Work instructions. Every line from the one containing "Alien Wall Tapestries" to the end of the records below must be copied exactly, and no pictures may be included.

Exercise data.

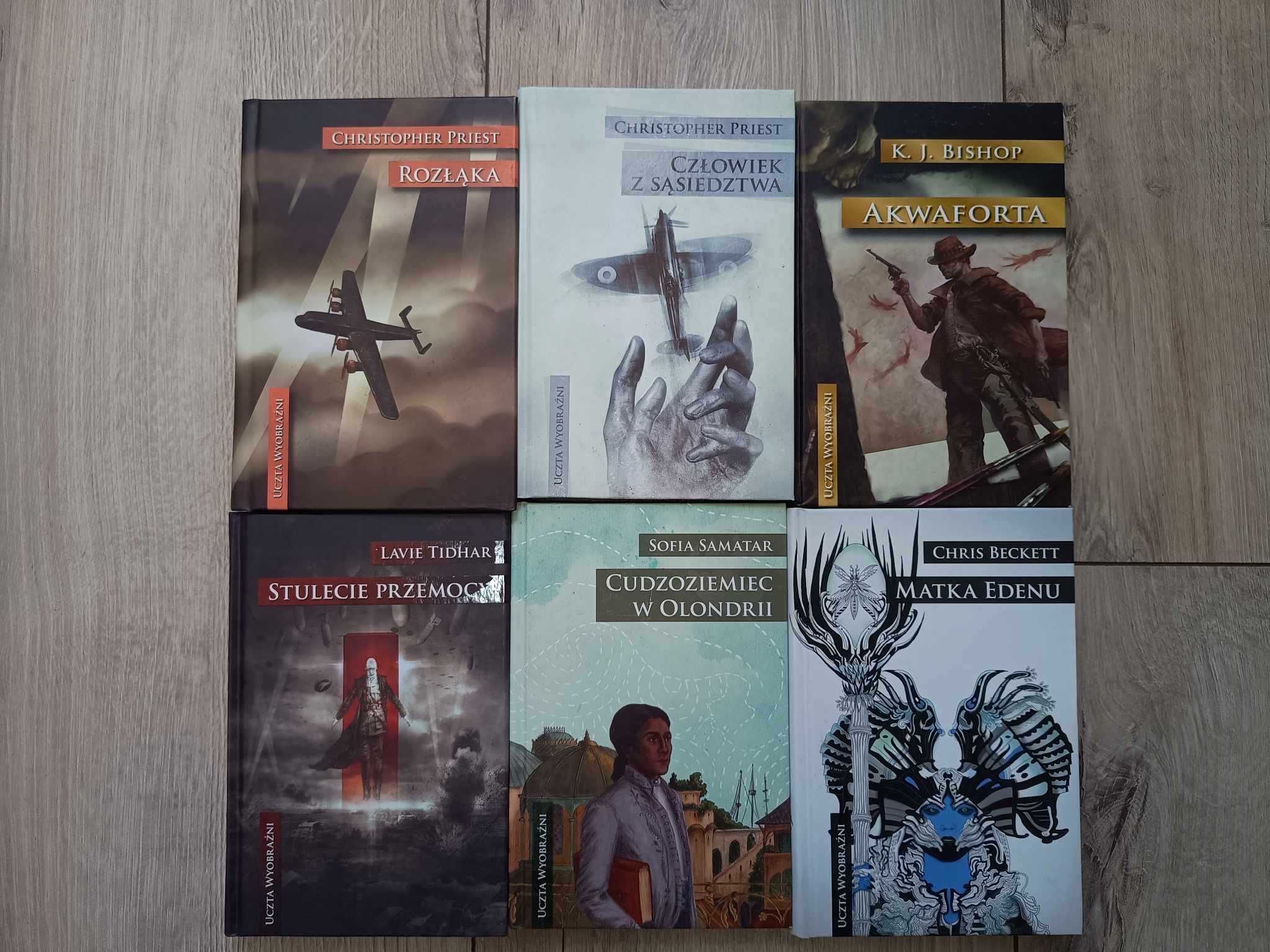 Uczta Wyobraźni (6 książek) - Akwaforta, Rozłąka, Matka Edenu.. - NOWE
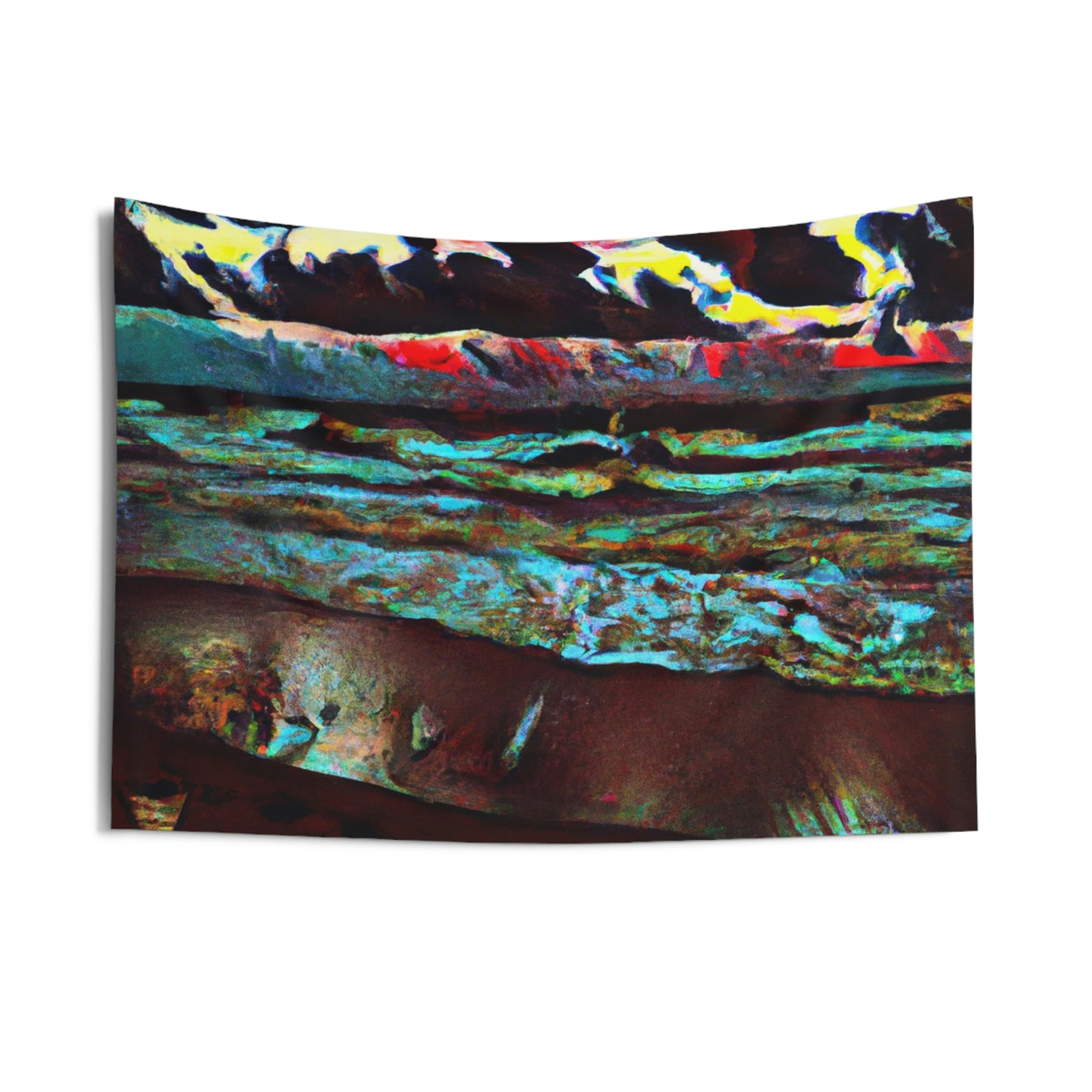 "Dusk at Sea: A Tempestuous Gathering" - The Alien Wall Tapestries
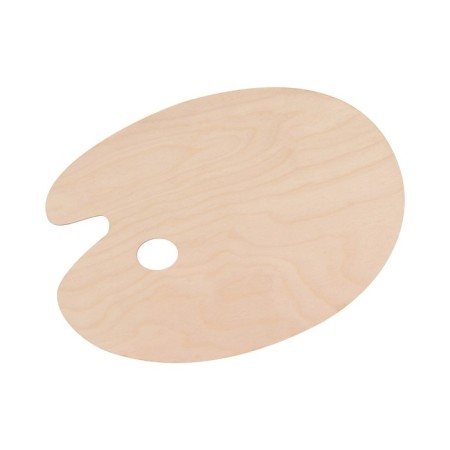 Oval wooden palette 27 x 38 cm, mix-1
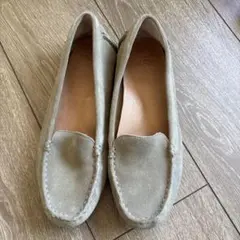 ugg ベージュ スエード モカシン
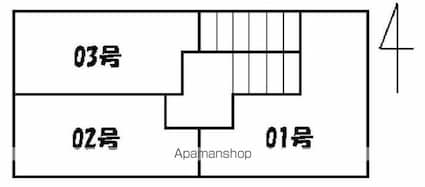 プチメゾン栗林[1K/22.68m2]の配置図
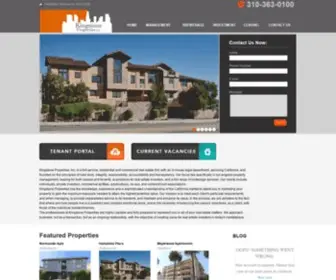 Kingstoneproperties.com(Kingstone Properties) Screenshot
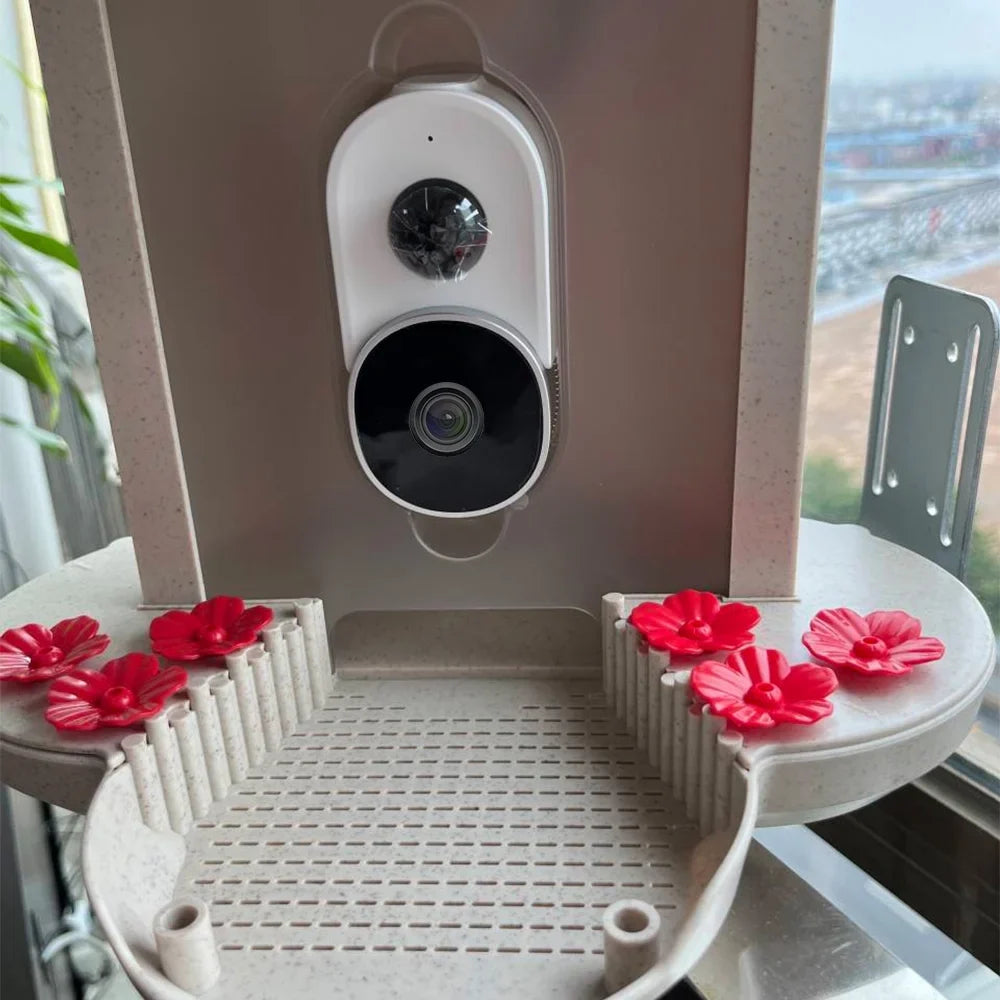 moobody WIFI Sizemart Bird Feeder Camera 1080P Auto Capture Bird Video, Motion Detection, Real-time Notification, AI Identify Bird Sizepecies, IP65 Waterproof 128G TF Cards for Bird Watching Enthusiasts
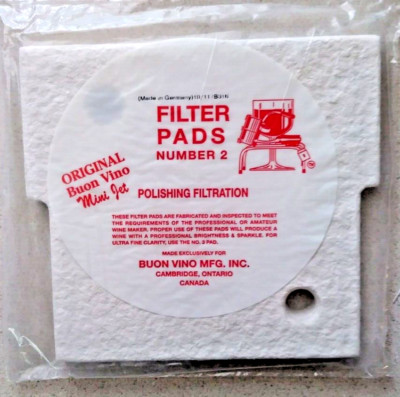 1 pack of 3 Buon Vino Mini-Jet Filter Pads - #2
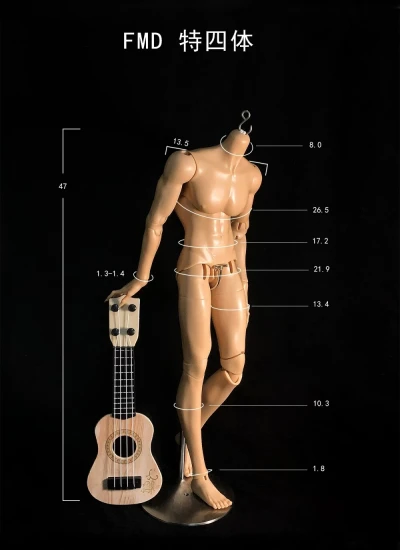 ドールボディ 特四体 素体 47cm 1/4サイズ 球体関節人形 BJD DOLL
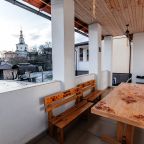 Уютная открытая терраса,  панорама Николо-Галейской церкви.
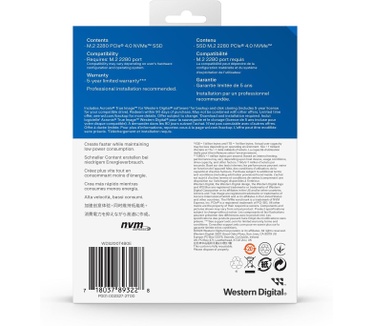 WD Blue SN5000 2TB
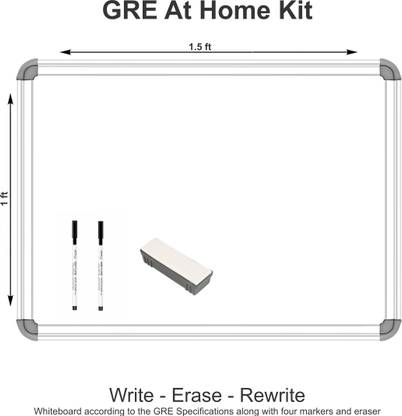 gre at home test whiteboard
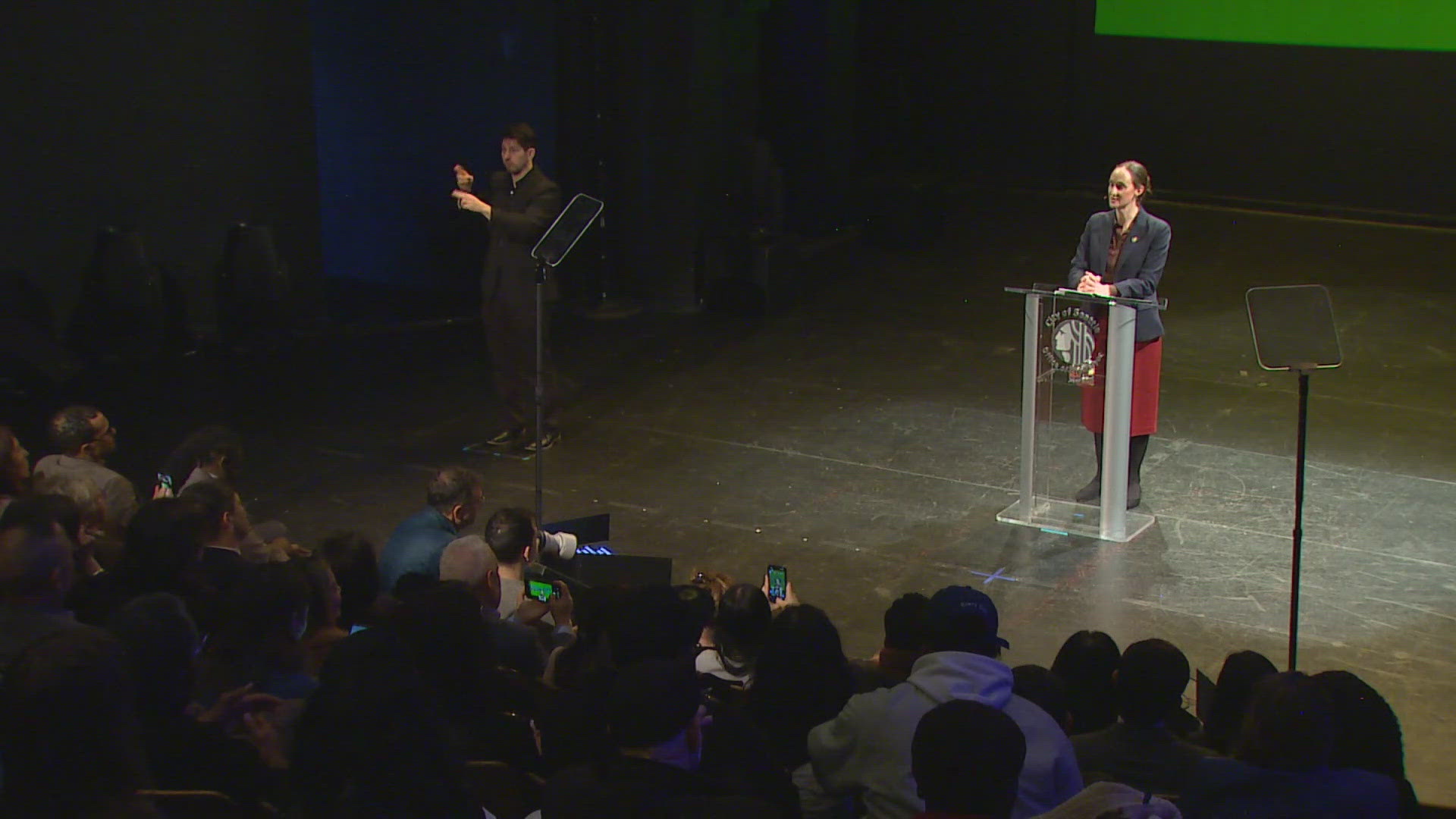 Wilson highlighted voter‑approved social housing, alongside other priorities for her first year in office.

Result.
 "Dusk at Sea: A Tempestuous Gathering" - The Alien Wall Tapestries
 Oval wooden palette 27 x 38 cm, mix-1
 ugg ベージュ スエード モカシン
 プチメゾン栗林[1K/22.68m2]の配置図
 Kingstoneproperties.com(Kingstone Properties) Screenshot
 moobody WIFI Sizemart Bird Feeder Camera 1080P Auto Capture Bird Video, Motion Detection, Real-time Notification, AI Identify Bird Sizepecies, IP65 Waterproof 128G TF Cards for Bird Watching Enthusiasts
 1 pack of 3 Buon Vino Mini-Jet Filter Pads - #2
 ドールボディ 特四体 素体 47cm 1/4サイズ 球体関節人形 BJD DOLL
 Уютная открытая терраса,  панорама Николо-Галейской церкви.
 WD Blue SN5000 2TB
 gre at home test whiteboard
 Wilson highlighted voter‑approved social housing, alongside other priorities for her first year in office.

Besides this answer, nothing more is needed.